Like most other restaurants and merchants in the city center, Karamna was forced to shut down after Israel launched its offensive on July 12 to crush the Shiite militant group Hezbollah and it reopened only a week ago.

"This war was devastating for us," said Aoun, Karamna's accountant. "Last year during July and August the restaurant made 500,000 dollars. This year, we had to shut down for 33 days because of the war and since we reopened August 15 we've only made 1,000 dollars."

At the nearby Virgin Megastore, which sells music, books and electronics and is a trendy meeting place for Beirut's young crowd as well as its tourists, the mood was also morose.
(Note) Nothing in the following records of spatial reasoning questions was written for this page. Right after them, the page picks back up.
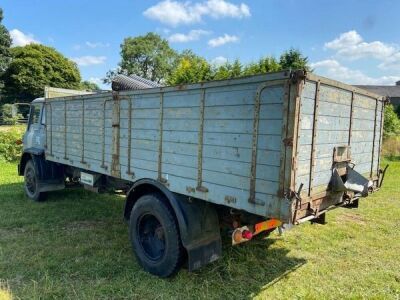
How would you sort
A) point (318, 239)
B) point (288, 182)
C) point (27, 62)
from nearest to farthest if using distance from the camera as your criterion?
point (288, 182), point (318, 239), point (27, 62)

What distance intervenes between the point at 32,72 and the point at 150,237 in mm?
43319

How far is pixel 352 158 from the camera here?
394 cm

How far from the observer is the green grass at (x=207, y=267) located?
3.73 meters

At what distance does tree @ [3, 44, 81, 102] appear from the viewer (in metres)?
40.7

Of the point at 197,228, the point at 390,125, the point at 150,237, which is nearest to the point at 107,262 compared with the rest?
the point at 150,237

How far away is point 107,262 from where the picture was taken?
4395 millimetres

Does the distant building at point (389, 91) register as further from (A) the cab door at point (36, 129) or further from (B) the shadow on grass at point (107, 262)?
(B) the shadow on grass at point (107, 262)

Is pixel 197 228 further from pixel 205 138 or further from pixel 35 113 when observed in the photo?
pixel 35 113

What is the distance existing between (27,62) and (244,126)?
146 feet

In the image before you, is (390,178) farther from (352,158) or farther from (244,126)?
(244,126)

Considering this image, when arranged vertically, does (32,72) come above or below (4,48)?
below

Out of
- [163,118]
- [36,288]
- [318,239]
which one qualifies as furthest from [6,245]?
[318,239]

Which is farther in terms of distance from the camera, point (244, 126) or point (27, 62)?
point (27, 62)

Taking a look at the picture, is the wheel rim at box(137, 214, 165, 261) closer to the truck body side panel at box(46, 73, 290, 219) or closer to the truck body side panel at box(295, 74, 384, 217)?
the truck body side panel at box(46, 73, 290, 219)
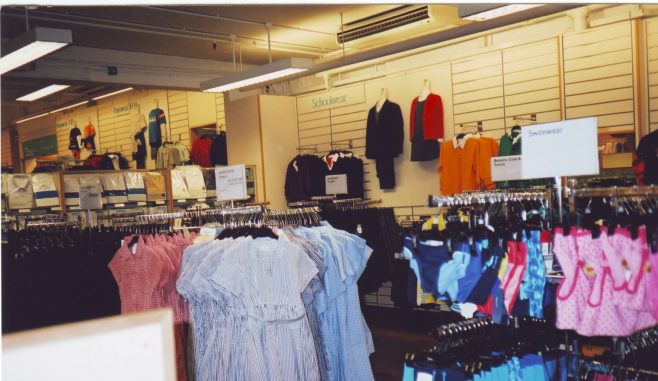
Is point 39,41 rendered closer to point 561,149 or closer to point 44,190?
point 44,190

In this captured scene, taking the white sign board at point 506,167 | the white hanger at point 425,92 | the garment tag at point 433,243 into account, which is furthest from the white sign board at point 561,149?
the white hanger at point 425,92

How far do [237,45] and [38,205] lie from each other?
3416mm

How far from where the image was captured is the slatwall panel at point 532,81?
632 cm

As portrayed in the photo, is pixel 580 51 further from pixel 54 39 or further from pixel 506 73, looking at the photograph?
pixel 54 39

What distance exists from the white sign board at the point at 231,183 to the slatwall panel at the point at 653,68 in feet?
13.2

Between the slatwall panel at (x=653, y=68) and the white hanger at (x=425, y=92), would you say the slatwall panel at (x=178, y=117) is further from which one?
the slatwall panel at (x=653, y=68)

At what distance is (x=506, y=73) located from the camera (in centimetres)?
674

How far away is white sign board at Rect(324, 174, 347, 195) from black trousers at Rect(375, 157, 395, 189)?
1.66 feet

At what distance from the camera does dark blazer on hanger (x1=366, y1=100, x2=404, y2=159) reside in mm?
7629

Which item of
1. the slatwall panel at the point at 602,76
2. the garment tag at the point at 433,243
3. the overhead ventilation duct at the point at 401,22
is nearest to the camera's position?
the garment tag at the point at 433,243

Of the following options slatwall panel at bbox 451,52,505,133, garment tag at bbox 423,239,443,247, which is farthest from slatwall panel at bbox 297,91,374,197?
garment tag at bbox 423,239,443,247

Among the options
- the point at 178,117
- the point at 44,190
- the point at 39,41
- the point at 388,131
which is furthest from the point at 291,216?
the point at 178,117

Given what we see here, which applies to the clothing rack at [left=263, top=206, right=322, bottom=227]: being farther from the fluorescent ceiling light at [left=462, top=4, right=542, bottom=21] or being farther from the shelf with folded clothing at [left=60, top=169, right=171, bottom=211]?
the shelf with folded clothing at [left=60, top=169, right=171, bottom=211]

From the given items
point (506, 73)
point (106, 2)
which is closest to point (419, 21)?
point (506, 73)
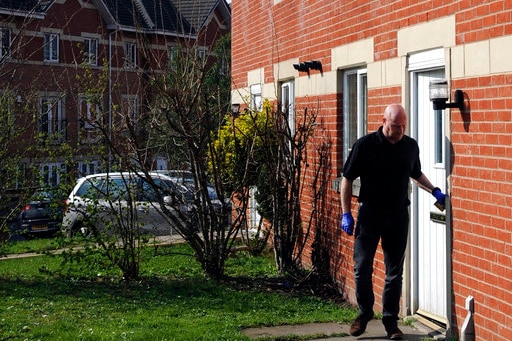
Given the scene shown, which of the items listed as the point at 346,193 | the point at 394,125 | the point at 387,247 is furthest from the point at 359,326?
the point at 394,125

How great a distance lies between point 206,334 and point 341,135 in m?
3.66

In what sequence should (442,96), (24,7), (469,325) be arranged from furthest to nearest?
(24,7) → (442,96) → (469,325)

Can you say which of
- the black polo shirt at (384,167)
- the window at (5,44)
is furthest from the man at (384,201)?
the window at (5,44)

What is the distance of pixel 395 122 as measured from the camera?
263 inches

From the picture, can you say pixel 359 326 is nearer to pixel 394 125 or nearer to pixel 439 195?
pixel 439 195

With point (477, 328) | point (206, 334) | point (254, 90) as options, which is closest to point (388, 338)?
point (477, 328)

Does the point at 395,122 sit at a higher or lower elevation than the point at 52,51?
lower

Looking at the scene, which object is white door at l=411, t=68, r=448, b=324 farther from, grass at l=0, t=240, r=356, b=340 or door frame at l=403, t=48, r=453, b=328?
grass at l=0, t=240, r=356, b=340

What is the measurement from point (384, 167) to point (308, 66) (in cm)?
409

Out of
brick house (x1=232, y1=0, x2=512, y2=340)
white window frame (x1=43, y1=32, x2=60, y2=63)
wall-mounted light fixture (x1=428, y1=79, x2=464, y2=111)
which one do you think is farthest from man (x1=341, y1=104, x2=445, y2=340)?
white window frame (x1=43, y1=32, x2=60, y2=63)

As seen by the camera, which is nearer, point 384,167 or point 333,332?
point 384,167

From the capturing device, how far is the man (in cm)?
686

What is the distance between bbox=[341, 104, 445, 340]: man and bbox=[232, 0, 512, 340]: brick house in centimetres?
40

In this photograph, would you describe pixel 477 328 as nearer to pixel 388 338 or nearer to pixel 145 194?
pixel 388 338
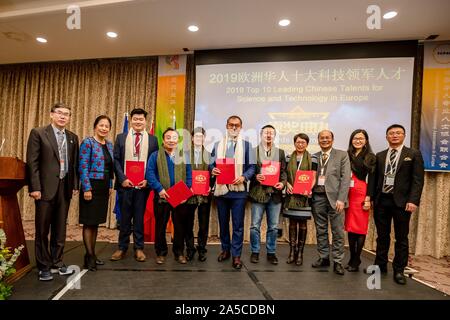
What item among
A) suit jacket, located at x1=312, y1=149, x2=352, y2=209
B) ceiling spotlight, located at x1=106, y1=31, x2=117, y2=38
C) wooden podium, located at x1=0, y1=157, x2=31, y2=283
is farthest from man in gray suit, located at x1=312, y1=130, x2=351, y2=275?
ceiling spotlight, located at x1=106, y1=31, x2=117, y2=38

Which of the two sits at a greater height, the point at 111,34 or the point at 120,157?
the point at 111,34

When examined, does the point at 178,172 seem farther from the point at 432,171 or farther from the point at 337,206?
the point at 432,171

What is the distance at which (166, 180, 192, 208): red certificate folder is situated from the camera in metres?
2.59

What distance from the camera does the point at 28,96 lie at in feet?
17.2

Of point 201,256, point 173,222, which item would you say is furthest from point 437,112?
point 173,222

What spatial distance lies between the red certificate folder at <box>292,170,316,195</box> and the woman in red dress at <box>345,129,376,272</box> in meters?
0.43

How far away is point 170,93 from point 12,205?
9.09 feet

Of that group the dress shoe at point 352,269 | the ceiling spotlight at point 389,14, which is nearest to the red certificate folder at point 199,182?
the dress shoe at point 352,269

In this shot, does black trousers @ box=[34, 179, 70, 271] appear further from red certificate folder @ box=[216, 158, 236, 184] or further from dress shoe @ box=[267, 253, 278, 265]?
dress shoe @ box=[267, 253, 278, 265]

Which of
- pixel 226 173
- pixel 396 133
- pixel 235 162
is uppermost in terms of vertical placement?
pixel 396 133

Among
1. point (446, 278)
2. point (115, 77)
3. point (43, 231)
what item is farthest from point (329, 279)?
point (115, 77)

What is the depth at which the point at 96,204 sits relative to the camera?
2.50 m

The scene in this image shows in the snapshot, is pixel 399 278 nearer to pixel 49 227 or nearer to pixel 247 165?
pixel 247 165

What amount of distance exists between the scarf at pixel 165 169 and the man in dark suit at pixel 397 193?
189 cm
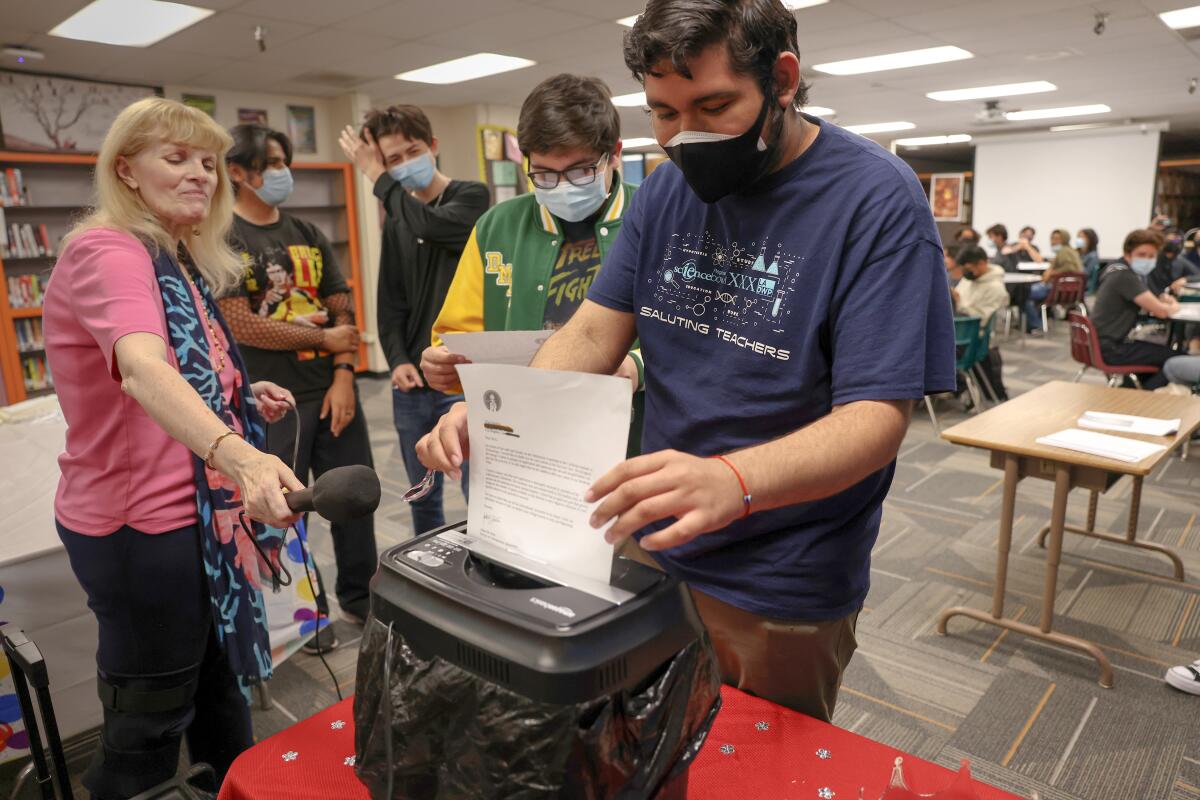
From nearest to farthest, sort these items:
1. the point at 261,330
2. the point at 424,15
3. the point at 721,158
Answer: the point at 721,158
the point at 261,330
the point at 424,15

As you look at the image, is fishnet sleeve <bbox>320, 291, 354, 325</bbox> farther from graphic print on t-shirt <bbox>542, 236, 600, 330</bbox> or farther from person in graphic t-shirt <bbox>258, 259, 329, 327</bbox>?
graphic print on t-shirt <bbox>542, 236, 600, 330</bbox>

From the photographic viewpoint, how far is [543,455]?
2.26 ft

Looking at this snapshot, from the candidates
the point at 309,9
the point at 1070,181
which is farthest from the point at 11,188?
the point at 1070,181

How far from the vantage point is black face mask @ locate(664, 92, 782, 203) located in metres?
0.92

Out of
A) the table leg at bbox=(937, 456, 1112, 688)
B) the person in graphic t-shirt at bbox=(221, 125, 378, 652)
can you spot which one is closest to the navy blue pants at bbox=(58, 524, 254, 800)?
the person in graphic t-shirt at bbox=(221, 125, 378, 652)

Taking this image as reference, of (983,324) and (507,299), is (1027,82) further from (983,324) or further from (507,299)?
(507,299)

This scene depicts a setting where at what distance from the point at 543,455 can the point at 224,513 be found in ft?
3.13

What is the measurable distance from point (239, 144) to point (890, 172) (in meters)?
2.17

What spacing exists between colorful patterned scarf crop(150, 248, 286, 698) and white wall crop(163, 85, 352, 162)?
6551 mm

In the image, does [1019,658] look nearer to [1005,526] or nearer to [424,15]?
[1005,526]

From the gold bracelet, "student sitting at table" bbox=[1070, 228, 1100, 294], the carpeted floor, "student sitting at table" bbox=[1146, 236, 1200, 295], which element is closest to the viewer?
the gold bracelet

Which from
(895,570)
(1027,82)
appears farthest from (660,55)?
(1027,82)

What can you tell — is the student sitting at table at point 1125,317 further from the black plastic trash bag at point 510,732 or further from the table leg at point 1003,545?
the black plastic trash bag at point 510,732

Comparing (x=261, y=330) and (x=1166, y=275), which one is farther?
(x=1166, y=275)
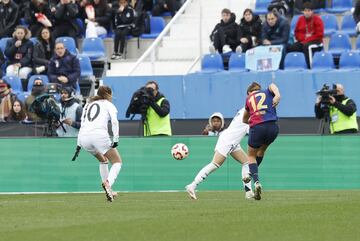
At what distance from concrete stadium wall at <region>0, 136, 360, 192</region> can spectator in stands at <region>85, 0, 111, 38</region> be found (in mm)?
6636

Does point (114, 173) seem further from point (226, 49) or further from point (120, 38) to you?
point (120, 38)

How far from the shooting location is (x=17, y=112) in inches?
1033

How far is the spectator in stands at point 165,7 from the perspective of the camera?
31281 mm

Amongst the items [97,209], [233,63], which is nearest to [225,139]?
[97,209]

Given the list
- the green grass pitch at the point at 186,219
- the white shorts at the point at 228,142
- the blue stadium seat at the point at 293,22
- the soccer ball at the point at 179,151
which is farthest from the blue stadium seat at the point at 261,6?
the green grass pitch at the point at 186,219

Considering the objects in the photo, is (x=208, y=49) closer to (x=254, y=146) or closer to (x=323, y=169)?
(x=323, y=169)

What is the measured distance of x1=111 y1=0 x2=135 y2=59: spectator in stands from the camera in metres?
30.1

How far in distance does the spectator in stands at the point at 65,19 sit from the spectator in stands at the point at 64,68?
9.40 ft

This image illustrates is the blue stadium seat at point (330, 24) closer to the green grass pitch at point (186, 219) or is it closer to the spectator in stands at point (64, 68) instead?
the spectator in stands at point (64, 68)

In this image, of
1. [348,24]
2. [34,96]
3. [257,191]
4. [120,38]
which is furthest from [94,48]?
[257,191]

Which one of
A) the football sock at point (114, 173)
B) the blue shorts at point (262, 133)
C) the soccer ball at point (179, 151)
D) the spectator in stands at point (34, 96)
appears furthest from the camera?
the spectator in stands at point (34, 96)

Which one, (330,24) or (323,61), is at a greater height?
(330,24)

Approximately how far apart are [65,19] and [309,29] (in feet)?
23.6

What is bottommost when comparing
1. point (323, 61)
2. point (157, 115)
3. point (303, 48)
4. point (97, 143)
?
point (157, 115)
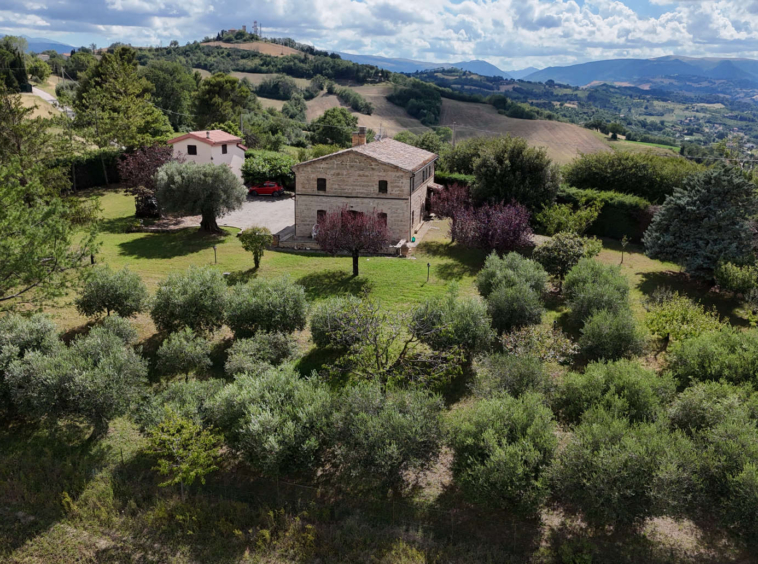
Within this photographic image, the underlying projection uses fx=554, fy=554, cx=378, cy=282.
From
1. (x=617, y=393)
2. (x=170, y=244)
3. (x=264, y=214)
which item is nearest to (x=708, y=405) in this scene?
(x=617, y=393)

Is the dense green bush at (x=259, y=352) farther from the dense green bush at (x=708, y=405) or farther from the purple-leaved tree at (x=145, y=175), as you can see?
the purple-leaved tree at (x=145, y=175)

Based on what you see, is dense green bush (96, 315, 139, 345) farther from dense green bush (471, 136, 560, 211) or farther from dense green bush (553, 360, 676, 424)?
dense green bush (471, 136, 560, 211)

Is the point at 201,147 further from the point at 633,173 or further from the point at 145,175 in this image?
the point at 633,173

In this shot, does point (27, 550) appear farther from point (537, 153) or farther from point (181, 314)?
point (537, 153)

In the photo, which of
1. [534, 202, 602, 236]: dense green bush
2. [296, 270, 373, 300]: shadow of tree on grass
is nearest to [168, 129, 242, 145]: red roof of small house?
[296, 270, 373, 300]: shadow of tree on grass

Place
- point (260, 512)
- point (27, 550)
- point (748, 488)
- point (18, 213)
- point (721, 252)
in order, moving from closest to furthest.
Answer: point (748, 488), point (27, 550), point (260, 512), point (18, 213), point (721, 252)

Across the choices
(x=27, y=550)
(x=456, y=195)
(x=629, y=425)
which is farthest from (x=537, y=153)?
(x=27, y=550)

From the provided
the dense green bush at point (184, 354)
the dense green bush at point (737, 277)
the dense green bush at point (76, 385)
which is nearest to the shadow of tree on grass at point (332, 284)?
the dense green bush at point (184, 354)
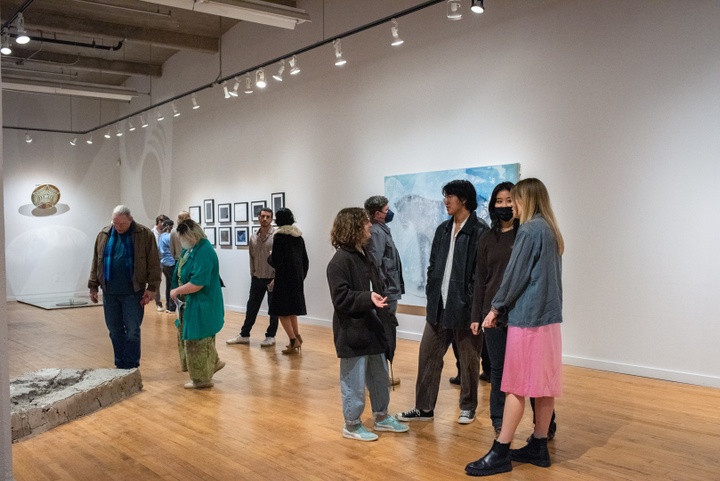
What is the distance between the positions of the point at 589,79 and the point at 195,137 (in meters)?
8.50

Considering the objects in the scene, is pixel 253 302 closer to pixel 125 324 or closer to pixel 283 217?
pixel 283 217

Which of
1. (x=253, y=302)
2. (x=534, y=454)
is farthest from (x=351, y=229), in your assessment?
(x=253, y=302)

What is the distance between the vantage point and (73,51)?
12891mm

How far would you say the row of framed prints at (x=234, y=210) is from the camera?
1048cm

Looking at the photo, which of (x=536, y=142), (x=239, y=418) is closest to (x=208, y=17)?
(x=536, y=142)

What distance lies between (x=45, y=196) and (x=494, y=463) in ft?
45.6

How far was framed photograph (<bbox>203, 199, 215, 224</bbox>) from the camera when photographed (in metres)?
12.3

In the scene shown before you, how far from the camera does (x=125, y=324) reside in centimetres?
621

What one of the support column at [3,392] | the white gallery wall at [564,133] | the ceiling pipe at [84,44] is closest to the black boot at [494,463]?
the support column at [3,392]

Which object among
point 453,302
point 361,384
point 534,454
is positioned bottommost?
point 534,454

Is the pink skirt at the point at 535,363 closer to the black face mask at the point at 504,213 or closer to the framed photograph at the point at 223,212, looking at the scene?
the black face mask at the point at 504,213

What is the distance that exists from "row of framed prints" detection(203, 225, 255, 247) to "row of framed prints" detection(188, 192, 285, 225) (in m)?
0.14

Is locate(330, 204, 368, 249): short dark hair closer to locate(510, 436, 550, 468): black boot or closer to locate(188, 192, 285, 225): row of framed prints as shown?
locate(510, 436, 550, 468): black boot

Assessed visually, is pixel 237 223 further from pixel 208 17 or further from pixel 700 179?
pixel 700 179
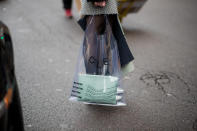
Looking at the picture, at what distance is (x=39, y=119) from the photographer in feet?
7.73

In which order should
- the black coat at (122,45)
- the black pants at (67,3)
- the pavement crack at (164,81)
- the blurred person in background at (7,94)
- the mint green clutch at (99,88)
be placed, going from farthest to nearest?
the black pants at (67,3) < the pavement crack at (164,81) < the black coat at (122,45) < the mint green clutch at (99,88) < the blurred person in background at (7,94)

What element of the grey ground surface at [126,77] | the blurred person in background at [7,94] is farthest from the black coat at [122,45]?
the blurred person in background at [7,94]

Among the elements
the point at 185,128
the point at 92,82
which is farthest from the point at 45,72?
the point at 185,128

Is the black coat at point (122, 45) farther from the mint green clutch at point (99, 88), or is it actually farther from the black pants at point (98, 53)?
the mint green clutch at point (99, 88)

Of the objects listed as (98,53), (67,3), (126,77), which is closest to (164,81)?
(126,77)

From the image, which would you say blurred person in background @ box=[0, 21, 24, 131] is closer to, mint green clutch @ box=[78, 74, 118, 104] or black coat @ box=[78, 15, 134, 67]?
mint green clutch @ box=[78, 74, 118, 104]

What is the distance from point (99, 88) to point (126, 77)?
105 cm

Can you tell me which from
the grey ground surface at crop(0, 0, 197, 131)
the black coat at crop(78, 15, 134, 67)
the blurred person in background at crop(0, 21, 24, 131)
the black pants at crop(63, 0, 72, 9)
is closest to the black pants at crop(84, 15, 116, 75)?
the black coat at crop(78, 15, 134, 67)

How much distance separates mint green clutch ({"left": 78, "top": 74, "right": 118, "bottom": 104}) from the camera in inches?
88.1

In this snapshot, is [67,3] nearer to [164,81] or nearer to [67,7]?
[67,7]

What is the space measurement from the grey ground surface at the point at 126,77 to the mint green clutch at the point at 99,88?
0.30 m

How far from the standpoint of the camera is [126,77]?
320cm

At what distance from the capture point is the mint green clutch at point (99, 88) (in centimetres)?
224

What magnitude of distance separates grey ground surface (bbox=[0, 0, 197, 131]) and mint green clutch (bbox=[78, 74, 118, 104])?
30 centimetres
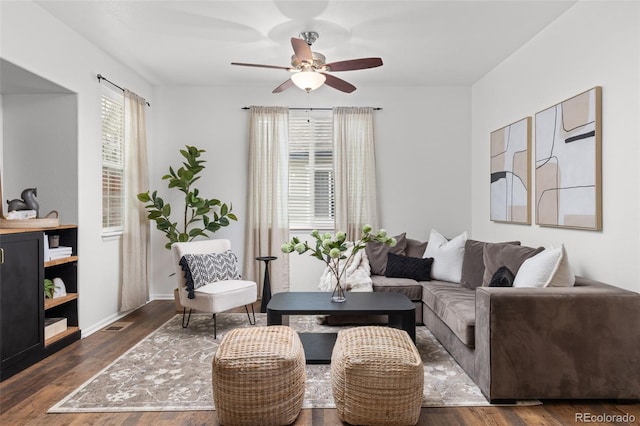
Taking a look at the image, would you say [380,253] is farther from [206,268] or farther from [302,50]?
[302,50]

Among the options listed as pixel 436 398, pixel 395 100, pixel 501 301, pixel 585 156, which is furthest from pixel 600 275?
pixel 395 100

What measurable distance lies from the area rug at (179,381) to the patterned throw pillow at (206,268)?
49cm

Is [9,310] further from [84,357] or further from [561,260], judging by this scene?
[561,260]

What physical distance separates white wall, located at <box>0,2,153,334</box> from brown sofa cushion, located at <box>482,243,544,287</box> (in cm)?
360

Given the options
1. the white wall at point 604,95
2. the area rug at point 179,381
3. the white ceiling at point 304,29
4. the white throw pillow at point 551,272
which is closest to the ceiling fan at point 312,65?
the white ceiling at point 304,29

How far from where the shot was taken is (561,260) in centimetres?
275

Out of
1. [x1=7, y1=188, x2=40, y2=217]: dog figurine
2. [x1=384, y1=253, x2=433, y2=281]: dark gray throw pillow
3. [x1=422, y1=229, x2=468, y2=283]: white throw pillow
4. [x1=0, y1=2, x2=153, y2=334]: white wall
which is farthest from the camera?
[x1=384, y1=253, x2=433, y2=281]: dark gray throw pillow

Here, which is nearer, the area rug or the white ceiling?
the area rug

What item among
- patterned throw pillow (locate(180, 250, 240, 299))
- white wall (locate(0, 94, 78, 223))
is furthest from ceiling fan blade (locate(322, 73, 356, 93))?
white wall (locate(0, 94, 78, 223))

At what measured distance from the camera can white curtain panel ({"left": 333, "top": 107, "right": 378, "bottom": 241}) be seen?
5.34 meters

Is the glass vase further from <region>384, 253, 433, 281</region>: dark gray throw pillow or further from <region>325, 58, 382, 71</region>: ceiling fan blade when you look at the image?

"We have lost at least 1.7 million dollars since the start of the war," said Pascale Khoury, the store's marketing and public relations manager. "All of our employees will be paid 20 percent less in August and we intend to lay off many of our part-timers."

According to the president of Beirut's Chamber of Commerce, Lebanon's tourism and related sectors stand to lose about two billion dollars in revenue because of the war.

"We were expecting 1.7 million tourists this summer and there is little chance now that they will return to Lebanon in the near future," Ghazi Koreitem told AFP.

Many of those who converge on the city center's shopping district during the summer are well-heeled residents from oil-rich Gulf countries, but the war has driven them away this year and much of the area now looks like a ghost town.

Several clothing stores are shut down and sullen-looking waiters stand idly at the many restaurants, cafes and ice cream parlours that line the pedestrian streets.

At Pointure, an upscale shoe store where footwear costs between 100 to 1,000 dollars per pair, the manager put stock on sale but said it has not helped boost revenue.

"We're down 90 percent," said Elie Aoun, who is not related to the accountant at Karamna. "Even with 50 percent off people are not buying.

"I used to make 10,000 to 14,000 dollars a day and now I'm lucky if I can make 500 to 1,000 dollars."

Aoun said if business fails to pick up the store will have to shut down in the coming months as the owner cannot afford to keep paying the monthly rent of 10,000 dollars.

Eliane Saba, one of the rare customers to venture into the store Thursday, said few people had their mind set on shopping in the aftermath of the devastating war.

"I'm just looking but my heart is not in it," she said. "Before I could spend about 150 dollars on a pair of shoes but now it doesn't mean anything to me.

   "We're all utterly disgusted by this war."